Data Manipulation

The aggregation commands include: Aggregation Type, Aggregate, Random Points Contours, and Assign.

The NLLS commands include: NLLS, NLLS Correlation, NLLS Delta, NLLS Feasible Region, NLLS Penalty Function, NLLS Iteration Limit, NLLS Parameters and NL2SOL.

Additional minimization commands include: Conj_Grad, and Simplex.

The data modifying commands include: Negate X Axis Data, List Surface, List Tuples, List Contours, Get Picture, Draw Picture, Load Data, Save Data, Save As Metafile, Matrix Write and Tab Table Vectors.

Aggregation

Aggregation Type

This command is used to specify the type of data aggregation to be performed by the Aggregate command. Aggregation produces an aggregate statistic for the z values for each aggregated unit area (if there are only 2 columns of data, the y values are aggregated). The type of aggregate to perform, and the boundary conditions are specified.

There are 3 parameter:s

aggregation type - a character string indicating the type of aggregate statistic to compute. "Total", "Average", "Count", "Min", "Max", "Std. dev.".

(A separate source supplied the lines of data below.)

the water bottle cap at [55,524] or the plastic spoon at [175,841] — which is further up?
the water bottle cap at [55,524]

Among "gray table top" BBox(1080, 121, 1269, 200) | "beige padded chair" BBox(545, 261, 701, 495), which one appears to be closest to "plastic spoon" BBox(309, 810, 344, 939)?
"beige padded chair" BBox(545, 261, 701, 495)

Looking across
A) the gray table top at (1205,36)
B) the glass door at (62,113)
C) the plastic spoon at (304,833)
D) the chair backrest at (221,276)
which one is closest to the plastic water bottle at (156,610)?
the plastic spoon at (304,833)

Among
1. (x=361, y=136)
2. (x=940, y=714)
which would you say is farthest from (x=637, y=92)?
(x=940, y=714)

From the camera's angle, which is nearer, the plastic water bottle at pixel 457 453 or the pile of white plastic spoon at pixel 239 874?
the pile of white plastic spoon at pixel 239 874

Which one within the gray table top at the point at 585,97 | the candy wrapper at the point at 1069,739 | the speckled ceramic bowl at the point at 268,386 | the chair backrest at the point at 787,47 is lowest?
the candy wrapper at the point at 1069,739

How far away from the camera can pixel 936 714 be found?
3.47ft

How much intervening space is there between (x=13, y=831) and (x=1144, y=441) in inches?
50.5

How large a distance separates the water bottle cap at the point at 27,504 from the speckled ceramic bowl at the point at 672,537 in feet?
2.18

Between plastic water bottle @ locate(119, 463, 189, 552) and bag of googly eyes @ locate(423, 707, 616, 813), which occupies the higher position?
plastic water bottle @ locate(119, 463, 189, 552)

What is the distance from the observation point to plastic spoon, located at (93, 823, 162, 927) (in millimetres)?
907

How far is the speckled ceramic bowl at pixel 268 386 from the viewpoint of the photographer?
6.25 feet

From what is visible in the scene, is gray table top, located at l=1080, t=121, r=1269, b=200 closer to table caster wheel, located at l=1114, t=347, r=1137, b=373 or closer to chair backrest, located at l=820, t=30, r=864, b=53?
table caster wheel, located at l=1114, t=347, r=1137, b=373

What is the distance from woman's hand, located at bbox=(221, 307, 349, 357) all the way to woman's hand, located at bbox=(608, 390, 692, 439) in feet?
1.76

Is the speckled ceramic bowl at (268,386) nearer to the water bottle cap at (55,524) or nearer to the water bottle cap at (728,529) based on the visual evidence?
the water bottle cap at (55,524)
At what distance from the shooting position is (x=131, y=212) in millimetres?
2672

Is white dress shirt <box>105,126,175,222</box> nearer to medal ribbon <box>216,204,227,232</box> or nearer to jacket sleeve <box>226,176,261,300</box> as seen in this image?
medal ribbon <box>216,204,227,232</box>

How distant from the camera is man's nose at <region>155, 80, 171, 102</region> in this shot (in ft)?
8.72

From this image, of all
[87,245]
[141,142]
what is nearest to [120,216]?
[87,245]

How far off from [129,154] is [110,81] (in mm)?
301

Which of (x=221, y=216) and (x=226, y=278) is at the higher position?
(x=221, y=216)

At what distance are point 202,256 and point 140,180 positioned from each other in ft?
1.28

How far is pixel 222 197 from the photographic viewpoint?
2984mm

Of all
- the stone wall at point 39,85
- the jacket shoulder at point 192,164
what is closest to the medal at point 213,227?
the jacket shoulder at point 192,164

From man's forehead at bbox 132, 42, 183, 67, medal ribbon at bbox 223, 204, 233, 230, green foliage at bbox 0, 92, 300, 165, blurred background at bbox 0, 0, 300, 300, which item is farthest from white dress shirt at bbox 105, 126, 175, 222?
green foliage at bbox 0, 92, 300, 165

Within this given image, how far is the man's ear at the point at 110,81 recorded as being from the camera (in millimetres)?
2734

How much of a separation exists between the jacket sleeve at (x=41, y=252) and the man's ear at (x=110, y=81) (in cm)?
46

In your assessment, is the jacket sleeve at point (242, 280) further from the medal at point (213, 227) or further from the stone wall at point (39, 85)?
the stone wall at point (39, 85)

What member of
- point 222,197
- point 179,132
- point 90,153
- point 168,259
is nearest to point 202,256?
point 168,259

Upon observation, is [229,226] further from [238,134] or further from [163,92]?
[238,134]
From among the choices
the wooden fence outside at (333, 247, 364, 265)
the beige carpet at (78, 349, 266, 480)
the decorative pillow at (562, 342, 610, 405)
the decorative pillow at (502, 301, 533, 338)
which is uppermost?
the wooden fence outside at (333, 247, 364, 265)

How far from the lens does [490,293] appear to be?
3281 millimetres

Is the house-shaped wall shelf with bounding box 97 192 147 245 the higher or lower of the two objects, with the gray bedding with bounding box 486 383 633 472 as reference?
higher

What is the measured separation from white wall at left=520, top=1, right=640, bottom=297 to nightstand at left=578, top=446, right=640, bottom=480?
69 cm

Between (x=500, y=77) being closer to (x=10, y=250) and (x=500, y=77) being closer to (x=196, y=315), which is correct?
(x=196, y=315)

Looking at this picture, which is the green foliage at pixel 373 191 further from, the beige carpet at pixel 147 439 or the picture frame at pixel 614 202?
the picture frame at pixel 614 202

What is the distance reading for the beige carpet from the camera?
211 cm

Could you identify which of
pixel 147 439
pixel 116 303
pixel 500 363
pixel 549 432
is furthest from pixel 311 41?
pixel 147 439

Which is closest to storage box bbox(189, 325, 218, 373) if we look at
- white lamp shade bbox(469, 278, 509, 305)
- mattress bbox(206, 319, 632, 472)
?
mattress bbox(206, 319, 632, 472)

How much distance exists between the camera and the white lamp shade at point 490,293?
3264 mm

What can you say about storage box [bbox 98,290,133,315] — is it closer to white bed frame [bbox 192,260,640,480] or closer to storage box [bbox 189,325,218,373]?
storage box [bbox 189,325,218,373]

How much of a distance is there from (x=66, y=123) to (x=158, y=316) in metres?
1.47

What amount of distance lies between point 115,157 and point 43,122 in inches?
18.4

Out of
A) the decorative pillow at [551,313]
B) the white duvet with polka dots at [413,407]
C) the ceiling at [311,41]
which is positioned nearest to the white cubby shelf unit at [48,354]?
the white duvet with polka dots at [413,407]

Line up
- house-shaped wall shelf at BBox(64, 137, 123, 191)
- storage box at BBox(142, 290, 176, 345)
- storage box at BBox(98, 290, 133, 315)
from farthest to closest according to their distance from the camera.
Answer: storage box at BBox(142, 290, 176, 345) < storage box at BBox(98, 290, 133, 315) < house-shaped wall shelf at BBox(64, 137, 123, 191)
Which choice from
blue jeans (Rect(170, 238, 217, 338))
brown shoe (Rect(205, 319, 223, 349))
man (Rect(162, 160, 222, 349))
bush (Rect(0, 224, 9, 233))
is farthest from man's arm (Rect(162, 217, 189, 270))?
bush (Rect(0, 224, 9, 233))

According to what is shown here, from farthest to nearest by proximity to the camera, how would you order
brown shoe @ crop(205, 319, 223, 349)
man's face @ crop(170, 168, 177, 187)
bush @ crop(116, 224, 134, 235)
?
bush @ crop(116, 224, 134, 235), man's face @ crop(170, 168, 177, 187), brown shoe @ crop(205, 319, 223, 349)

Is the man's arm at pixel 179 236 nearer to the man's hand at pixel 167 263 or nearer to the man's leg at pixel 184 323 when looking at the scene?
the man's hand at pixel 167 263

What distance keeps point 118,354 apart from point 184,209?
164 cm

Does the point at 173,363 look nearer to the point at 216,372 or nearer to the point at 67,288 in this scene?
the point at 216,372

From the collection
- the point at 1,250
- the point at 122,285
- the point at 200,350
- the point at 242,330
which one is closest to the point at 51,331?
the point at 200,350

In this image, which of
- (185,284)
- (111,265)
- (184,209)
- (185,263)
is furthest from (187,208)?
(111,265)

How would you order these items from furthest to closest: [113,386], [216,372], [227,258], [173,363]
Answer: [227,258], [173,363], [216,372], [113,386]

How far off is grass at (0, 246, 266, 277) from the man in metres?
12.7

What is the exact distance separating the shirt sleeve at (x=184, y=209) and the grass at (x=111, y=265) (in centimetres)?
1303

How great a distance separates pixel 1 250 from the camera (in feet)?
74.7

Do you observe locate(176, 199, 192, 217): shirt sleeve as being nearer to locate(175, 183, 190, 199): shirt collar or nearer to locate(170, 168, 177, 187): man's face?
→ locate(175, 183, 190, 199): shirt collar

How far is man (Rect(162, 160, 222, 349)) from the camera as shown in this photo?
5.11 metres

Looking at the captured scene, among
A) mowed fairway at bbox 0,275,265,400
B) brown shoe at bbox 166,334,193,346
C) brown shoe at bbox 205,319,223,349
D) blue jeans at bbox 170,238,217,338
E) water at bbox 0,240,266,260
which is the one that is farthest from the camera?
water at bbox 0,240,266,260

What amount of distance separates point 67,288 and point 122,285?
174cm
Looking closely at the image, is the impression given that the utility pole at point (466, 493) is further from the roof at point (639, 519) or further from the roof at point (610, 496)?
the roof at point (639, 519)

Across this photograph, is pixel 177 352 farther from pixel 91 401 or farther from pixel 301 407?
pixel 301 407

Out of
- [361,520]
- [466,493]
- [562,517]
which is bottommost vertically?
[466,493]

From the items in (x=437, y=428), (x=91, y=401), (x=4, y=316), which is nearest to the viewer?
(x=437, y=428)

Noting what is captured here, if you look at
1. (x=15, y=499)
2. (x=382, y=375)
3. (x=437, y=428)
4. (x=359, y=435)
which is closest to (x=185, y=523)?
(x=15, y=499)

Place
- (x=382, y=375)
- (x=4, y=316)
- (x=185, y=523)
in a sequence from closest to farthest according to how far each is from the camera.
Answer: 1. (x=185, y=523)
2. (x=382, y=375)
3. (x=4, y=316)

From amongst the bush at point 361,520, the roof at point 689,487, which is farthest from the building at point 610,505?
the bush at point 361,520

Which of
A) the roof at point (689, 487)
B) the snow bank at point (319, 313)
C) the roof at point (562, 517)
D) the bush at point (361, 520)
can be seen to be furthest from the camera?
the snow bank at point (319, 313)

x boundary - An optional parameter specifying whether to include the x axis minimum cell boundary as part of the cell

(0 = the minimum is included, the default; 1 = maximum x axis, cell boundary value should be included in the cell).

y boundary - An optional parameter specifying whether to include the y axis minimum cell boundary as part of the cell

(0 = the minimum is included, the default; 1 = maximum yaxis cell, boundary value should be included in the cell).

For example, by default if you aggregate by 5, a data point having an x value of 20, would end up in the cell 20 >= x < 25, resulting in a new averaged x value of 22.5.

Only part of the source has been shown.